ANTINOUS IS THE GOD OF THE GAYS
BUT WAS HE GAY IN THE MODERN SENSE?


WE are often asked whether Antinous was gay during his mortal lifetime ... truly gay, at least as we understand the complex sociological and orientation that exist today.

Scholars have quibbled ... especially in Victorian times ... that Hadrian and Antinous were not homosexuals in the modern sense.

Instead, they were engaged in a socially acknowledged erotic relationship between an adult male (the erastes) and a younger male (the eromenos) usually in his teens ... or so the uptight scholars argued.

These semantic nuances allowed academics to sidestep the socially loaded issue of calling some of the greatest figures in history "practicing homosexuals" ... because that might imply that homosexuality was in fact not a degenerate mental illness, but instead was perfectly normal.
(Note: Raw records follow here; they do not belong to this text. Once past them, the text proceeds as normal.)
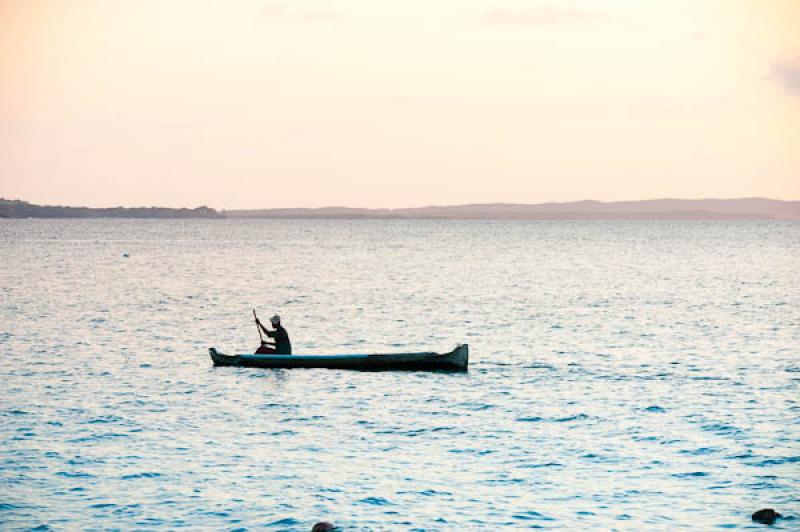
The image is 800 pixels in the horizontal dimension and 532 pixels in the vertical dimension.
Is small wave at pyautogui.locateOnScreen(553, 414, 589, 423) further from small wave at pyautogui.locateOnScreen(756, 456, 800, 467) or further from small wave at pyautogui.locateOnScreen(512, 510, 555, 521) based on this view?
small wave at pyautogui.locateOnScreen(512, 510, 555, 521)

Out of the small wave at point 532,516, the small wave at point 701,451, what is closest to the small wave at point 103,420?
the small wave at point 532,516

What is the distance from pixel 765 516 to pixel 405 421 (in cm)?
942

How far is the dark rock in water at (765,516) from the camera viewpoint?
16.4 meters

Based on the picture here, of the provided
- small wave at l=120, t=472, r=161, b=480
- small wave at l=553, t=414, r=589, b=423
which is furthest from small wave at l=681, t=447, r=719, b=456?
small wave at l=120, t=472, r=161, b=480

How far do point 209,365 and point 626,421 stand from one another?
48.0 feet

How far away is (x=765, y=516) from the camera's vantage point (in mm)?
16438

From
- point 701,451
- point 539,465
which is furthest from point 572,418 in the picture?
point 539,465

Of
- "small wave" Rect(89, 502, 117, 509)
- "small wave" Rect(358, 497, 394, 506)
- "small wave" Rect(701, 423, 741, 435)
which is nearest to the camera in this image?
"small wave" Rect(89, 502, 117, 509)

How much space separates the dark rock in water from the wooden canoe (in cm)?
1461

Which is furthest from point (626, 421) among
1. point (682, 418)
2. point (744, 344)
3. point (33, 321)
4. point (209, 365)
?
point (33, 321)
Even up until the turn of the 21st Century, many academicians (mostly male) persisted in avoiding the "G" word when referring to Hadrian and Antinous.

All of that changed at a news conference in London a few years ago.

"Hadrian was gay, and we can say that now. The Victorians had a problem with it. But we can say it." Thorsten Opper, a British Museum curator of Greek and Roman sculpture shocked the stuffy world of academia when he made that statement ... at a news conference announcing the Museum's Hadrian: Empire and Conflict" exhibition in 2008.

The British Museum, that bastion of staid and conservative scholarship, signaled a paradigm shift in historical awareness of homosexuality. 

The collage portrait of Antinous by artist Doug Stapleton on this page symbolizes the many layers of perception of gayness through the ages.

Our own high priest, Flamen Antonius Subia, explains the change in attitude that has taken place ... it is not so much gayness which has changed ... but rather the cultural perception of gays has changed ... not only society's perception of gays ... but more especially the perception of gayness amongst gays.

"Gay has always been and always will be, or so I feel," Antonius says. "Antinous was gay in the way that gays were in Roman times, which is different from how gays were in the 1950's, which is different from how gays are now," he says. 

"Antinous represents the divine essence that we all hold in common, so yes, I believe that in his own way and for his time, Antinous was gay just like we are now."